Perinatal transmission remains a common route for hepatitis B infection

Hepatitis B virus (HBV) infection is an important public health problem, with more than 350 million people suffering from chronic infection worldwide, accounting for increased morbidity and mortality from cirrhosis, decompensated liver disease or hepatocellular carcinoma Citation[1]. The route of HBV transmission has important clinical implications. Almost 90% of perinatally infected newborns will develop chronic, usually lifelong infection, whereas the risk of developing chronic infection from horizontal transmission during adulthood is less than 5%. In hyperendemic areas such as most of Asia and Africa, where the prevalence of chronic hepatitis B surface antigen (HBsAg) carriers reaches 8% or more, perinatal and early childhood transmission is the most common route of chronic HBV infection. In areas of low endemicity, perinatal and early childhood transmission may also account for more than one third of chronic infections Citation[2]. Thus, it is crucial to prevent perinatal transmission of HBV via the identification of HBsAg-positive women and administration of immunoprophylaxis to their newborns.

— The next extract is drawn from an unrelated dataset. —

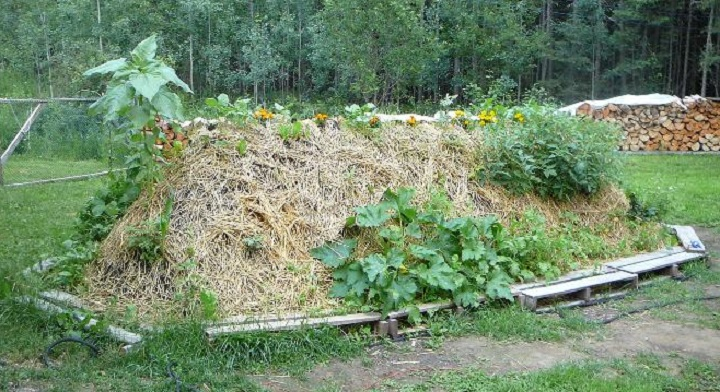 How To Make A Hugelkultur Raised Garden Bed 1 Million Women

Since the selective screening of high-risk pregnant women for HBsAg failed to identify a significant proportion of HBV-infected mothers Citation[3], prenatal screening for HBsAg in all pregnant women was recommended by the CDC in 1988 Citation[4]. Now, prenatal screening of pregnant women for HBsAg in the USA is nearly universal Citation[5]; however, routine screening of pregnant women for HBsAg has not yet been conducted in prenatal care programs in some other countries, and even in Western countries, there are still some pregnant women who have never been tested for HBsAg Citation[6,7].

In addition to prenatal screening of all pregnant women for HBsAg, vaccination of infants is a key strategy for the prevention of HBV infection. In 1992, the World Health Assembly passed a resolution calling for all the WHO Member States to integrate the hepatitis B vaccination into national immunization programs where feasible. The same year, the WHO set a goal for all countries to introduce the hepatitis B vaccine into national routine infant immunization programs by 1997 Citation[8]. The US national guidelines have recommended that all newborns be vaccinated against HBV since 1991. In China, hepatitis B vaccine was first recommended for routine vaccination of infants in 1992, and it was added to the national immunization program in 2002. Since 2005, a new vaccination regulation has abolished all charges for hepatitis B vaccination of infants Citation[9]. In 2006, the overall coverage of hepatitis B vaccine in infants reached more than 95.0% in urban and 83.0–97.0% in rural areas. The chronic HBsAg carrier rate in children less than 10 years of age decreased from 10.0% before the mass vaccination to 1.0–2.0%, and the rate in the general population decreased from 10.0 to 7.2% Citation[10]. In 2008, a total of 177 (91.7%) of 193 countries had incorporated hepatitis B vaccine as an integral part of their national infant immunization programs Citation[11].

The WHO position paper recommends that all infants should receive their first dose of hepatitis B vaccine as soon as possible after birth, preferably within 24 h, which is crucial in areas of high endemicity, but also as important in areas of intermediate and low endemicity Citation[12]. However, only 27% of the 2006 birth cohort worldwide got their first dose within 24 h of birth Citation[12], and only an estimated 69% of the 2008 birth cohort received the recommended three doses of hepatitis B vaccine Citation[11]. A recent survey from the USA indicated that there were significant gaps persisting in hospital policies and practices to prevent perinatal HBV transmission. Efforts to avoid medical errors through appropriate implementation and monitoring of hospital practices are needed to eliminate perinatal HBV transmission Citation[13]. By this token, perinatal transmission of HBV remains a common route for chronic infection, even though screening all pregnant women for HBsAg and hepatitis B vaccination for all children has been recommended for so many years.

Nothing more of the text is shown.